What needs to be done |
Please return the entries, omitting and altering nothing.

***

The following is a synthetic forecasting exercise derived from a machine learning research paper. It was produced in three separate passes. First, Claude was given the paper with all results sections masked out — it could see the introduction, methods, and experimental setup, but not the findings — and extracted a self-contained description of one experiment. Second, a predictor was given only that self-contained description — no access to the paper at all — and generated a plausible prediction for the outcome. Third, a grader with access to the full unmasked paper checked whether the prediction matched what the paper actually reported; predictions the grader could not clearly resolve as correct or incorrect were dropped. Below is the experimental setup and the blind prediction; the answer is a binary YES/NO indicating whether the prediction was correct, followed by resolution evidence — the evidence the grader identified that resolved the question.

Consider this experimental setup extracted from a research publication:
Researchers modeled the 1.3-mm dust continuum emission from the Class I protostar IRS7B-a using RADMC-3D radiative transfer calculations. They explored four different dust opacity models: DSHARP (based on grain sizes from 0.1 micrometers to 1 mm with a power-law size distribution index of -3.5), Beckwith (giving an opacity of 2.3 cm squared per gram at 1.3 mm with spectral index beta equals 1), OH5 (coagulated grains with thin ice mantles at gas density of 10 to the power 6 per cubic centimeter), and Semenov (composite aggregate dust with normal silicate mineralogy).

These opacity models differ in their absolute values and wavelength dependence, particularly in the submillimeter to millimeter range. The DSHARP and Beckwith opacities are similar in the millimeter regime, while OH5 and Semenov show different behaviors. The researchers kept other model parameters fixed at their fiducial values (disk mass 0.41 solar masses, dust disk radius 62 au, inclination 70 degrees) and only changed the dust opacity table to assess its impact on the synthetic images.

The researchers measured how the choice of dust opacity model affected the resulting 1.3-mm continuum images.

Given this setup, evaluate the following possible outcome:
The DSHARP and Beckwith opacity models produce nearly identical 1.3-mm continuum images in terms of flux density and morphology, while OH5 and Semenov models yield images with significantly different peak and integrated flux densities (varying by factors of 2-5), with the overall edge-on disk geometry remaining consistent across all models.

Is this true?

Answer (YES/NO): NO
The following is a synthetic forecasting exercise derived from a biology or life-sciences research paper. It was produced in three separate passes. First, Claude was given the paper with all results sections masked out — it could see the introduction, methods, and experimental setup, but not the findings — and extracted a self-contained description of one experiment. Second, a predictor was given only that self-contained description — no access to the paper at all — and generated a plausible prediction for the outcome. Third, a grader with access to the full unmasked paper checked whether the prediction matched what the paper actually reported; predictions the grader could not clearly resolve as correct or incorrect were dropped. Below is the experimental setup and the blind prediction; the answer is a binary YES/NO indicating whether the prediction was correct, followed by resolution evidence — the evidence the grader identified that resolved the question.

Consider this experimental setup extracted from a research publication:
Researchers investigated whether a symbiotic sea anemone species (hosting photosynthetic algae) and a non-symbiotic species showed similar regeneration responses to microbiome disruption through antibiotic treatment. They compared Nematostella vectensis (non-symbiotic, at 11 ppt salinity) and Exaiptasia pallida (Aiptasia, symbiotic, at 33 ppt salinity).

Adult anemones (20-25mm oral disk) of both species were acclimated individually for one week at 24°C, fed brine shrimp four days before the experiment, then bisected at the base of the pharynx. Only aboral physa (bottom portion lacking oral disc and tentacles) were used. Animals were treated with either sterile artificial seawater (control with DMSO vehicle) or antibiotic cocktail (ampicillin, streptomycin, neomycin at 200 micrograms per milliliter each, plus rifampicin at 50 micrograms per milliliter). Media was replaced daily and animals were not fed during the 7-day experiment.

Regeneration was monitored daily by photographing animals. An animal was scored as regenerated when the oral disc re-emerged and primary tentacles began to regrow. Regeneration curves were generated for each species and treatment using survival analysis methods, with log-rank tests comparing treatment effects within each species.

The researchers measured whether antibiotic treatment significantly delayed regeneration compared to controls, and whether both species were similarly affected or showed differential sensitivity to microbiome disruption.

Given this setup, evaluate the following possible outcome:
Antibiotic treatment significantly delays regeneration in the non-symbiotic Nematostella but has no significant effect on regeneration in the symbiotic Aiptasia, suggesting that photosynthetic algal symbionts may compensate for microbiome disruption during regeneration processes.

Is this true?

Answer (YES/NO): NO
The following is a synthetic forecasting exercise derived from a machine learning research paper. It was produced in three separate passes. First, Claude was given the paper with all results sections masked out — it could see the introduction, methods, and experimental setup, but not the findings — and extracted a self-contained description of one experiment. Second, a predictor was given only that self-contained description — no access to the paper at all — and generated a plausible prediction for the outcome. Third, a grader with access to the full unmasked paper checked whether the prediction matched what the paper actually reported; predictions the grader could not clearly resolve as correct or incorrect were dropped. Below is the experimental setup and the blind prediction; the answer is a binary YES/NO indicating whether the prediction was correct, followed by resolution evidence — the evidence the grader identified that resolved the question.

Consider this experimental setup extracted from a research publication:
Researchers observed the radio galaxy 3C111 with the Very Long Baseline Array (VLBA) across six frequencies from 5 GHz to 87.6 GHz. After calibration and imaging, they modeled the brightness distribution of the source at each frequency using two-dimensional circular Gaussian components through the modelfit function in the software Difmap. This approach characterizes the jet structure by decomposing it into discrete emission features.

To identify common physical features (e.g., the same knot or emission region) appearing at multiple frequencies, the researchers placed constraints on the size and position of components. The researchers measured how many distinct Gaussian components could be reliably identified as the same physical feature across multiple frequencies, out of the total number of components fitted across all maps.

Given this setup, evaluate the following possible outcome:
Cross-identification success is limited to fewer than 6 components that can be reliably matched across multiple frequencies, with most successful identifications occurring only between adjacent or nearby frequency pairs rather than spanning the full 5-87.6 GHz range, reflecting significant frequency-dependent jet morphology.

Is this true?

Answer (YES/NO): NO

***

Result of this task |
The following is a synthetic forecasting exercise derived from a machine learning research paper. It was produced in three separate passes. First, Claude was given the paper with all results sections masked out — it could see the introduction, methods, and experimental setup, but not the findings — and extracted a self-contained description of one experiment. Second, a predictor was given only that self-contained description — no access to the paper at all — and generated a plausible prediction for the outcome. Third, a grader with access to the full unmasked paper checked whether the prediction matched what the paper actually reported; predictions the grader could not clearly resolve as correct or incorrect were dropped. Below is the experimental setup and the blind prediction; the answer is a binary YES/NO indicating whether the prediction was correct, followed by resolution evidence — the evidence the grader identified that resolved the question.

Consider this experimental setup extracted from a research publication:
Researchers modeled the 1.3-mm dust continuum emission from the Class I protostar IRS7B-a using RADMC-3D radiative transfer calculations. They explored four different dust opacity models: DSHARP (based on grain sizes from 0.1 micrometers to 1 mm with a power-law size distribution index of -3.5), Beckwith (giving an opacity of 2.3 cm squared per gram at 1.3 mm with spectral index beta equals 1), OH5 (coagulated grains with thin ice mantles at gas density of 10 to the power 6 per cubic centimeter), and Semenov (composite aggregate dust with normal silicate mineralogy).

These opacity models differ in their absolute values and wavelength dependence, particularly in the submillimeter to millimeter range. The DSHARP and Beckwith opacities are similar in the millimeter regime, while OH5 and Semenov show different behaviors. The researchers kept other model parameters fixed at their fiducial values (disk mass 0.41 solar masses, dust disk radius 62 au, inclination 70 degrees) and only changed the dust opacity table to assess its impact on the synthetic images.

The researchers measured how the choice of dust opacity model affected the resulting 1.3-mm continuum images.

Given this setup, evaluate the following possible outcome:
The DSHARP and Beckwith opacity models produce nearly identical 1.3-mm continuum images in terms of flux density and morphology, while OH5 and Semenov models yield images with significantly different peak and integrated flux densities (varying by factors of 2-5), with the overall edge-on disk geometry remaining consistent across all models.

Is this true?

Answer (YES/NO): NO
The following is a synthetic forecasting exercise derived from a biology or life-sciences research paper. It was produced in three separate passes. First, Claude was given the paper with all results sections masked out — it could see the introduction, methods, and experimental setup, but not the findings — and extracted a self-contained description of one experiment. Second, a predictor was given only that self-contained description — no access to the paper at all — and generated a plausible prediction for the outcome. Third, a grader with access to the full unmasked paper checked whether the prediction matched what the paper actually reported; predictions the grader could not clearly resolve as correct or incorrect were dropped. Below is the experimental setup and the blind prediction; the answer is a binary YES/NO indicating whether the prediction was correct, followed by resolution evidence — the evidence the grader identified that resolved the question.

Consider this experimental setup extracted from a research publication:
Researchers investigated whether a symbiotic sea anemone species (hosting photosynthetic algae) and a non-symbiotic species showed similar regeneration responses to microbiome disruption through antibiotic treatment. They compared Nematostella vectensis (non-symbiotic, at 11 ppt salinity) and Exaiptasia pallida (Aiptasia, symbiotic, at 33 ppt salinity).

Adult anemones (20-25mm oral disk) of both species were acclimated individually for one week at 24°C, fed brine shrimp four days before the experiment, then bisected at the base of the pharynx. Only aboral physa (bottom portion lacking oral disc and tentacles) were used. Animals were treated with either sterile artificial seawater (control with DMSO vehicle) or antibiotic cocktail (ampicillin, streptomycin, neomycin at 200 micrograms per milliliter each, plus rifampicin at 50 micrograms per milliliter). Media was replaced daily and animals were not fed during the 7-day experiment.

Regeneration was monitored daily by photographing animals. An animal was scored as regenerated when the oral disc re-emerged and primary tentacles began to regrow. Regeneration curves were generated for each species and treatment using survival analysis methods, with log-rank tests comparing treatment effects within each species.

The researchers measured whether antibiotic treatment significantly delayed regeneration compared to controls, and whether both species were similarly affected or showed differential sensitivity to microbiome disruption.

Given this setup, evaluate the following possible outcome:
Antibiotic treatment significantly delays regeneration in the non-symbiotic Nematostella but has no significant effect on regeneration in the symbiotic Aiptasia, suggesting that photosynthetic algal symbionts may compensate for microbiome disruption during regeneration processes.

Is this true?

Answer (YES/NO): NO
The following is a synthetic forecasting exercise derived from a machine learning research paper. It was produced in three separate passes. First, Claude was given the paper with all results sections masked out — it could see the introduction, methods, and experimental setup, but not the findings — and extracted a self-contained description of one experiment. Second, a predictor was given only that self-contained description — no access to the paper at all — and generated a plausible prediction for the outcome. Third, a grader with access to the full unmasked paper checked whether the prediction matched what the paper actually reported; predictions the grader could not clearly resolve as correct or incorrect were dropped. Below is the experimental setup and the blind prediction; the answer is a binary YES/NO indicating whether the prediction was correct, followed by resolution evidence — the evidence the grader identified that resolved the question.

Consider this experimental setup extracted from a research publication:
Researchers observed the radio galaxy 3C111 with the Very Long Baseline Array (VLBA) across six frequencies from 5 GHz to 87.6 GHz. After calibration and imaging, they modeled the brightness distribution of the source at each frequency using two-dimensional circular Gaussian components through the modelfit function in the software Difmap. This approach characterizes the jet structure by decomposing it into discrete emission features.

To identify common physical features (e.g., the same knot or emission region) appearing at multiple frequencies, the researchers placed constraints on the size and position of components. The researchers measured how many distinct Gaussian components could be reliably identified as the same physical feature across multiple frequencies, out of the total number of components fitted across all maps.

Given this setup, evaluate the following possible outcome:
Cross-identification success is limited to fewer than 6 components that can be reliably matched across multiple frequencies, with most successful identifications occurring only between adjacent or nearby frequency pairs rather than spanning the full 5-87.6 GHz range, reflecting significant frequency-dependent jet morphology.

Is this true?

Answer (YES/NO): NO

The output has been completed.